Je sais bien que dans la déclaration des droits de l’ homme la bourgeoisie révolutionnaire a glissé un sens oligarchique, un esprit de classe. Je sais bien qu’ elle a tenté d’ y consacrer à jamais la forme bourgeoise de la propriété, et que même dans l’ ordre politique elle a commencé par refuser le droit de suffrage à des millions de pauvres, devenus des citoyens passifs. Mais je sais aussi que d’ emblée les démocrates se sont servis du droit de l’ homme, de tous les hommes, pour demander et conquérir le droit de suffrage pour tous. Je sais que d’ emblée les prolétaires se sont appuyés sur les droits de l’ homme pour soutenir même leurs revendications économiques. Je sais que la classe ouvrière, quoiqu’ elle n’ eût encore en 1789 qu’ une existence rudimentaire, n’ a pas tardé à appliquer, à élargir les droits de l’ homme dans un sens prolétarien. Elle a proclamé, dès 1792, que la propriété de la vie était la première de toutes les propriétés, et que la loi de cette propriété souveraine devait s’ imposer à toutes les autres. Or, agrandissez, enhardissez le sens du mot vie. Comprenez-y non seulement la subsistance, mais toute la vie, tout le développement des facultés humaines, et c’ est le communisme même que le prolétariat greffe sur la déclaration des droits de l’ homme. Ainsi d’ emblée le droit humain proclamé par la révolution avait un sens plus profond et plus vaste que celui que lui donnait la bourgeoisie révolutionnaire. Celle-ci, de son droit encore oligarchique et étriqué, ne suffisait pas à remplir toute l’ étendue du droit humain ; le lit du fleuve était plus vaste que le fleuve, et il faudra un flot nouveau, le grand flot prolétarien et humain, pour que l’ idée de justice enfin soit remplie.

C’ est le socialisme seul qui donnera à la déclaration des droits de l’ homme tout son sens et qui réalisera tout le droit humain. Le droit révolutionnaire bourgeois a affranchi la personnalité humaine de bien des entraves ; mais en obligeant les générations nouvelles à payer une redevance au capital accumulé par les générations antérieures, et en laissant à une minorité le privilège de percevoir cette redevance, il frappe d’ une sorte d’ hypothèque au profit du passé et au profit d’ une classe toute personnalité humaine.
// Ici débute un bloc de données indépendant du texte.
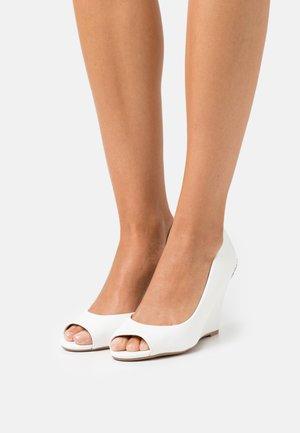 KATHY - Peep toes - white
Nous prétendons, nous, au contraire, que les moyens de production et de richesse accumulés par l’ humanité doivent être à la disposition de toutes les activités humaines et les affranchir. Selon nous, tout homme a dès maintenant un droit sur les moyens de développement qu’ a créés l’ humanité. Ce n’ est donc pas une personne humaine, toute débile et toute nue, exposée à toutes les oppressions et à toutes les exploitations, qui vient au monde. C’ est une personne investie d’ un droit, et qui peut revendiquer, pour son entier développement, le libre usage des moyens de travail accumulés par l’ effort humain.

Tout individu humain a droit à l’ entière croissance. Il a donc le droit d’ exiger de l’ humanité tout ce qui peut seconder son effort. Il a le droit de travailler, de produire, de créer, sans qu’ aucune catégorie d’ hommes soumette son travail à une usure et à un joug. Et comme la communauté ne peut assurer le droit de l’ individu qu’ en mettant à sa disposition les moyens de produire, il faut que la communauté elle-même soit investie, sur ces moyens de produire, d’ un droit souverain de propriété.

Marx et Engels, dans le manifeste communiste, ont marqué magnifiquement le respect de la vie, qui est l’ essence même du communisme : dans la société bourgeoise, le travail vivant n’ est qu’ un moyen d’ augmenter le travail accumulé dans le capital. Dans la société communiste, le travail accumulé ne sera qu’ un moyen d’ élargir, d’ enrichir, de stimuler la vie des travailleurs. dans la société bourgeoise, le passé règne sur le présent. Dans la société communiste, le présent régnera sur le passé.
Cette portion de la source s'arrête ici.